废旧锂离子电池回收工艺研究进展及其安全风险分析

doi:10.11949/0438-1157.20221550

摘要/Abstract

摘要：

随着锂离子电池(LIBs)市场的快速增长，探索回收退役LIBs的有效策略已成为迫在眉睫的问题。未来，资源化回收将受到广泛关注。资源化回收既可以解决有价金属锂、镍、钴、锰资源短缺的问题，又可抑制废旧电池堆积而引起的危害，但运输、存储以及金属富集过程中的安全性问题仍得不到保障。针对退役电池回收工艺研究进展进行综述，重点对整个回收过程，包括运输存储、预处理、金属富集等步骤进行了全过程安全风险分析。通过对退役电池回收过程中的安全风险进行全面分析和梳理，旨在为国内外企业后续的电池回收方案提供参考。

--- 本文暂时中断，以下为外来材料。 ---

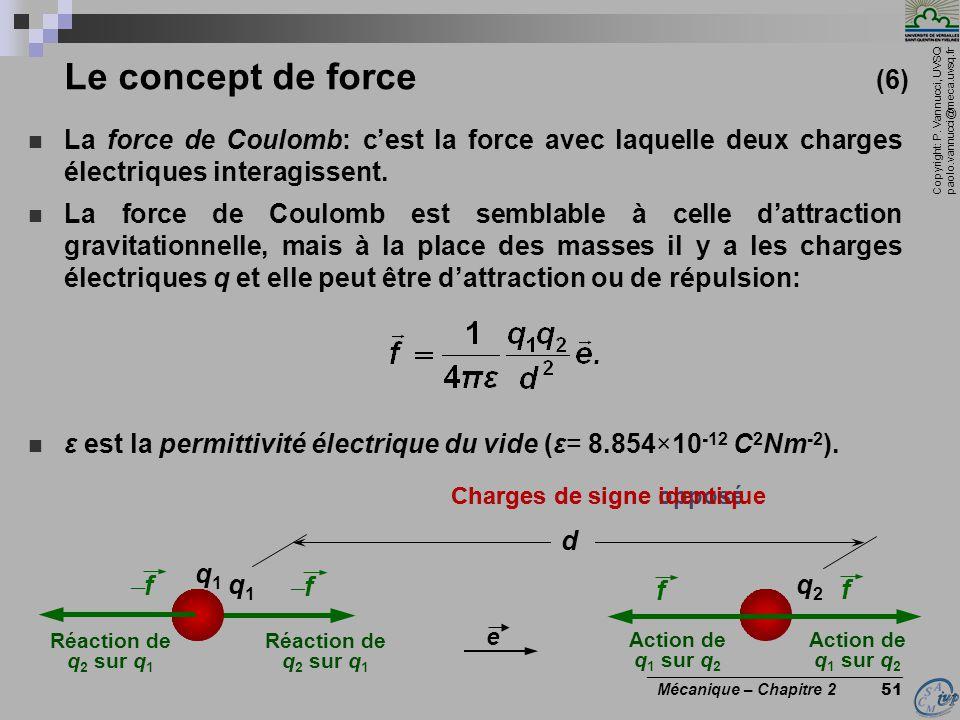 Copyright: P. Vannucci, UVSQ paolo.vannucci@meca.uvsq.fr ________________________________ Mécanique – Chapitre 2 51 Le concept de force (6)  La force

关键词: 废旧锂离子电池, 资源化管理, 回收工艺, 安全风险分析

Abstract:

With the rapid growth of the lithium-ion batteries (LIBs) market, exploring effective strategies to recycle retired LIBs has become an urgent issue. In the future, resource-based recycling will receive wide attention. Resource-based recycling can not only solve the problem of shortage of valuable metals such as lithium, nickel, cobalt and manganese, but also solve the hazards caused by the accumulation of used batteries. However, the safety of transportation, storage and metal enrichment processes cannot be guaranteed. In this paper, we review the progress of the recycling process of retired LIBs, and focus on the safety risk analysis of the whole recycling process, including transportation, storage, pretreatment and metal enrichment. By analyzing and organizing the safety risks in the recycling process of retired LIBs, we hope to provide guidance for the subsequent battery recycling programs of domestic and foreign enterprises.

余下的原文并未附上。